Privato nella sanità si nutre di soldi pubblici ma non rinnova contratti
Venezia, 30 maggio 2020 - Non c’è nulla di più ripugnante dell’atteggiamento dei padroni della sanità privata in questo momento. Dopo 14 anni che non rinnovano il contratto di lavoro per i loro dipendenti, adducendo la scusa che il pubblico con il quale sono convenzionati non li remunera abbastanza, adesso tirano in ballo il covid-19 per dire che hanno sofferto e che non hanno i soldi per farlo.

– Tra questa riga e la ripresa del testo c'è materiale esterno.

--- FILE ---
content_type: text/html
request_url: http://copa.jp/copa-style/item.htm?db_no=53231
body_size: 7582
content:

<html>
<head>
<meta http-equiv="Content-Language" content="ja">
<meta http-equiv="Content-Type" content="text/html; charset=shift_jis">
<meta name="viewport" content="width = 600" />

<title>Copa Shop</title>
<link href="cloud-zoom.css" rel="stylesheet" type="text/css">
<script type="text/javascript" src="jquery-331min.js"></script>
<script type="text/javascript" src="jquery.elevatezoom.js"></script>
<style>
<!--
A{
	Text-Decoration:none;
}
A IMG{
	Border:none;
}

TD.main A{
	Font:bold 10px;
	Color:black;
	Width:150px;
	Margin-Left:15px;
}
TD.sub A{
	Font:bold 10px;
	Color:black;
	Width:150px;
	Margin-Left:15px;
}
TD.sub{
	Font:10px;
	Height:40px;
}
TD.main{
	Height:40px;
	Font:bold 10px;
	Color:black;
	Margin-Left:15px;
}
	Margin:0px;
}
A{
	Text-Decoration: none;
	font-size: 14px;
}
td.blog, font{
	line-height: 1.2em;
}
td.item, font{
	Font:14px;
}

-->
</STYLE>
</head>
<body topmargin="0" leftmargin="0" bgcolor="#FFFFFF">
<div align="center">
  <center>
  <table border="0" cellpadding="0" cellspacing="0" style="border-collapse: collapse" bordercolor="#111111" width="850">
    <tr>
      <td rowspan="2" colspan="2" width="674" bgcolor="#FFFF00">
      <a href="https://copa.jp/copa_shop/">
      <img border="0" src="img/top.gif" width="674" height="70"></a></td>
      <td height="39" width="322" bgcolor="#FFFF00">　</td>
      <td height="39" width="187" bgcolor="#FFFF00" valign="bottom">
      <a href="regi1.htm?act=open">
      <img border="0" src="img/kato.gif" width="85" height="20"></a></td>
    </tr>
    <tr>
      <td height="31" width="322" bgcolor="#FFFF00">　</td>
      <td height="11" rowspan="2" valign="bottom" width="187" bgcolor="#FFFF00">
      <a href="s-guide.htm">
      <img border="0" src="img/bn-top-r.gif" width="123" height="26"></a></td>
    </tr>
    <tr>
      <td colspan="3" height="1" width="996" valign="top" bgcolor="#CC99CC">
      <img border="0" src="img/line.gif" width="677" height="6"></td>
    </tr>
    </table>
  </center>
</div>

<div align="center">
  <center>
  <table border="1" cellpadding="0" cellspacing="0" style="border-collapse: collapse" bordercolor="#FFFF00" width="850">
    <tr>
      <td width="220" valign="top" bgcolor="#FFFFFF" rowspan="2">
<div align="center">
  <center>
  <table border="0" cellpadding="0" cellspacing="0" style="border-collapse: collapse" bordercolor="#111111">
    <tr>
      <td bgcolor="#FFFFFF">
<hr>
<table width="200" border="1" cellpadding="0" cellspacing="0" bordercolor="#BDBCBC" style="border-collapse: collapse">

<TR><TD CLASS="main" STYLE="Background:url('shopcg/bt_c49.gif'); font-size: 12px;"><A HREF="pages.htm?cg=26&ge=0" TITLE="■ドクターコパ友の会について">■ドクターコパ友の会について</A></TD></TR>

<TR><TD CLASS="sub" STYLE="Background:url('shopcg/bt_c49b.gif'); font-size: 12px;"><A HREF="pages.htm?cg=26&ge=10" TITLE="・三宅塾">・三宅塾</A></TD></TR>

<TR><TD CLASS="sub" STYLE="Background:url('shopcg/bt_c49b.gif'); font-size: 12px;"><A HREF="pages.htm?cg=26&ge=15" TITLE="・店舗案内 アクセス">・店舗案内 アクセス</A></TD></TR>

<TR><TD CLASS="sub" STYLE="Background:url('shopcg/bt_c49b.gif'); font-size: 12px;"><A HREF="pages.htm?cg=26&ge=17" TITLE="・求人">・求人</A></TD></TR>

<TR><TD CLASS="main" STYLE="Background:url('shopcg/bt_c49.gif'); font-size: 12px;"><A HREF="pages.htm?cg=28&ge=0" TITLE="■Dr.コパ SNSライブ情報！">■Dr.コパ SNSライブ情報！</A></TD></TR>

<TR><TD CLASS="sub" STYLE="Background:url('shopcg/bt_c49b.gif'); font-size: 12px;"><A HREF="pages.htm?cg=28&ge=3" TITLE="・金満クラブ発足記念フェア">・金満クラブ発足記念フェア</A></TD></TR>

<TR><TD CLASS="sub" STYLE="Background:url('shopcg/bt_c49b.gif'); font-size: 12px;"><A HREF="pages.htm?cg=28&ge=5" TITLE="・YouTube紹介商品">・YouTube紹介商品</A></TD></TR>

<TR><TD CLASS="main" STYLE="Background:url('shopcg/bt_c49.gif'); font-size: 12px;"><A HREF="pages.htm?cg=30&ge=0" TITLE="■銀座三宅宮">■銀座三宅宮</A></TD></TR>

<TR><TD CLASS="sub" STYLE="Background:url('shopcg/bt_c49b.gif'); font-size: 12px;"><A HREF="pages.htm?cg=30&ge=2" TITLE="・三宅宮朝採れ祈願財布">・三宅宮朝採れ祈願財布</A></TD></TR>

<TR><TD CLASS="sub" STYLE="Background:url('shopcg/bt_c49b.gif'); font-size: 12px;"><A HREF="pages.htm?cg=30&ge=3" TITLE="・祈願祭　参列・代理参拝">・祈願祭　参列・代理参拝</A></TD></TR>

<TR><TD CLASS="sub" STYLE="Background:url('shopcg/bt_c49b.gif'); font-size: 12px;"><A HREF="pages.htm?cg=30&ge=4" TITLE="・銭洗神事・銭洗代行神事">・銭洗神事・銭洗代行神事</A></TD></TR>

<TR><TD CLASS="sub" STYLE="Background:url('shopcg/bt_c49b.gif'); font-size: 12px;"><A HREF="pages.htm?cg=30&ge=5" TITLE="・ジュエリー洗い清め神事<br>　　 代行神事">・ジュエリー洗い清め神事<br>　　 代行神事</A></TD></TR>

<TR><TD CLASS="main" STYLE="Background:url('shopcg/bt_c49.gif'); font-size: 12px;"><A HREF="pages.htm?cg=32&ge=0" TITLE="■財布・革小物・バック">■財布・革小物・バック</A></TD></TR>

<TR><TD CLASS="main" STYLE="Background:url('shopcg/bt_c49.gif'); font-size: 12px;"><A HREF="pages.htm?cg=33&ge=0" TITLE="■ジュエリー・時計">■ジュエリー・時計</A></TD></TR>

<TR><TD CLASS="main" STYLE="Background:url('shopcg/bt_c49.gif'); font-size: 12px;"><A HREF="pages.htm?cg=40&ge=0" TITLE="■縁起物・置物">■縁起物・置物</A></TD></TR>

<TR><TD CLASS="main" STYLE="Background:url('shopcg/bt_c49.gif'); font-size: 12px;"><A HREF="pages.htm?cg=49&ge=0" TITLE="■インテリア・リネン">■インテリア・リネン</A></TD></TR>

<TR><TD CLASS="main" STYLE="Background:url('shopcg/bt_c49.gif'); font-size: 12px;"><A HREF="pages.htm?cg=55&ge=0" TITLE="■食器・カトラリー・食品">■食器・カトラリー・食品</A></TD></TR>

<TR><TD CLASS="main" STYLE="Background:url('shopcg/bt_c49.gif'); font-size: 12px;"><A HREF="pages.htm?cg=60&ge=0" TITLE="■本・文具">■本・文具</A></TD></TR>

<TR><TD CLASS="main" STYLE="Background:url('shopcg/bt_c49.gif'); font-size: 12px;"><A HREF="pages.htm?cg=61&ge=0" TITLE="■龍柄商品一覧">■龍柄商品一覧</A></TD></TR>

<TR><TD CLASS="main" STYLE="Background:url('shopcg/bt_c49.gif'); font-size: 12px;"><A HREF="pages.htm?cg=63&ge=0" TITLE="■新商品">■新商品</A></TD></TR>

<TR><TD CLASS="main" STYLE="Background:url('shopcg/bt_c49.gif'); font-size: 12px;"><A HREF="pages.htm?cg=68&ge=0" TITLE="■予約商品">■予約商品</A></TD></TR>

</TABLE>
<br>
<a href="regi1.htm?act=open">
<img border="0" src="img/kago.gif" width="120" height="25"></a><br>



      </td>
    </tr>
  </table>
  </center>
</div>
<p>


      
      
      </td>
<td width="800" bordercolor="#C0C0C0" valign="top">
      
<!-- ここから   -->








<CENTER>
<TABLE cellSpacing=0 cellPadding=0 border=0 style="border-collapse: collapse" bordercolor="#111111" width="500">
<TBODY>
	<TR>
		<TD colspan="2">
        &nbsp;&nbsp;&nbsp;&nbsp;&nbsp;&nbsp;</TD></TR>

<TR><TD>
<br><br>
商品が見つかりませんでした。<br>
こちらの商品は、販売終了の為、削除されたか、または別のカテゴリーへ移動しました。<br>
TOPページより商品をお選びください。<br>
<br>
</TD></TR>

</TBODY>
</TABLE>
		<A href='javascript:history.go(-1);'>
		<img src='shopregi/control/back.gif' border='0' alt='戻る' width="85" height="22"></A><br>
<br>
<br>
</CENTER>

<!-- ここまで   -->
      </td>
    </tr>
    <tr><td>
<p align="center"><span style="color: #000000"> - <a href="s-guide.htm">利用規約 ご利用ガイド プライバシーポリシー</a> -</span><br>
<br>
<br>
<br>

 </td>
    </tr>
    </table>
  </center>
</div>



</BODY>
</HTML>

Non c’è nulla di più odioso di coloro che agiscono sulle debolezze dei lavoratori che in questa fase sono preoccupati perché ancora non vedono i soldi degli ammortizzatori sociali e temono per il loro futuro lavorativo, per affermare che “tutto sommato” si accontentassero di avere ancora un posto di lavoro e di ringraziare i datori che non glielo levano.
“Poco manca che chiedano ai lavoratori di pagare per poter continuare a lavorare” provoca Ivan Bernini, Segretario generale della Fp Cgil Veneto.
È una vicenda che ha dell’incredibile. Le associazioni della sanità privata, Aiop che afferisce a Confindustria e Aris soggetto ecclesiastico, continuano a “batter cassa” nei confronti di stato e regioni per avere risorse pubbliche con le quali rinnovare il contratto dei lavoratori. Il privato che chiede soldi al pubblico.
“Non basta mai - continua Bernini - Forse è utile che si mettano d’accordo con sé stessi: lamentano, come sono soliti fare, l’invadenza del pubblico in settori nei quali, a loro dire, lo stato deve lasciare spazio al mercato ma allo stesso tempo non operano in un regime di mercato vivendo di convenzioni pubbliche. Convenzioni che garantiscono al privato lavoro sicuro, ben pagato visto che si occupano di attività che rendono molto e costano poco, lasciando al pubblico le attività più onerose e a rischio. Senza contare, ogni tanto se ne dimenticano, quanto hanno introitato in questi anni nei quali lo sviluppo dell’assistenza sanitaria integrativa e delle sue prestazioni collegate, sono state indirizzate quasi esclusivamente alla sanità privata.
“Negli anni della crisi – puntualizza Bernini - dal 2007 in avanti, proprio le strutture sanitarie private sono quelle (Fonte Sole 24 ore giornale di Confindustria) che hanno visto crescere gli utili a discapito di altri settori. Eppure, poco dignitosamente, affermano che i loro bilanci sono in rosso e che non hanno soldi per remunerare i lavoratori dopo 14 anni dalla scadenza dei contratti. Detto in altri termini il portafoglio dei padroni della sanità privata si gonfia ma le tasche di chi lavora sono sempre più vuote”.
L’emergenza Covid-19 ha fatto emergere almeno due elementi: che il Veneto ha tenuto più di altri per l’organizzazione del sistema sanitario pubblico e che è necessario incrementare gli investimenti sanitari pubblici ospedalieri e della rete territoriale soprattutto in termini di personale, competenze e professionalità.
“Ci sentiamo, a questo punto, di operare una proposta che accoglie in parte le loro richieste – prosegue - mettiamoli nel mercato puro come chiedono, meno ingerenza del pubblico, e accontentiamoli: per farlo, però, togliamogli ogni convenzione, altrimenti parliamo d’altro. Al tempo stesso, considerato che i lavoratori di quei settori esprimono professionalità e competenze fondamentali per il funzionamento del sistema sanitario regionale, assumiamoli nel pubblico operando quegli investimenti che sono necessari per garantire alla popolazione tutte quelle attività che sono state affidate al privato. E cominciamo a dire che le prestazioni legate all’assistenza sanitaria integrativa, considerato che i fautori di questo sistema la ritengono necessaria a supportare le attività che il pubblico da solo non riesce a svolgere, saranno prioritariamente svolte dal servizio sanitario regionale attraverso i maggiori investimenti in termini di attività garantiti dalle nuove assunzioni e dagli investimenti in tecnologia che arriveranno da quei finanziamenti.
“Il detto chi troppo vuole nulla stringe non può valere per i lavoratori. Deve valere per i padroni della sanità privata” conclude Bernini.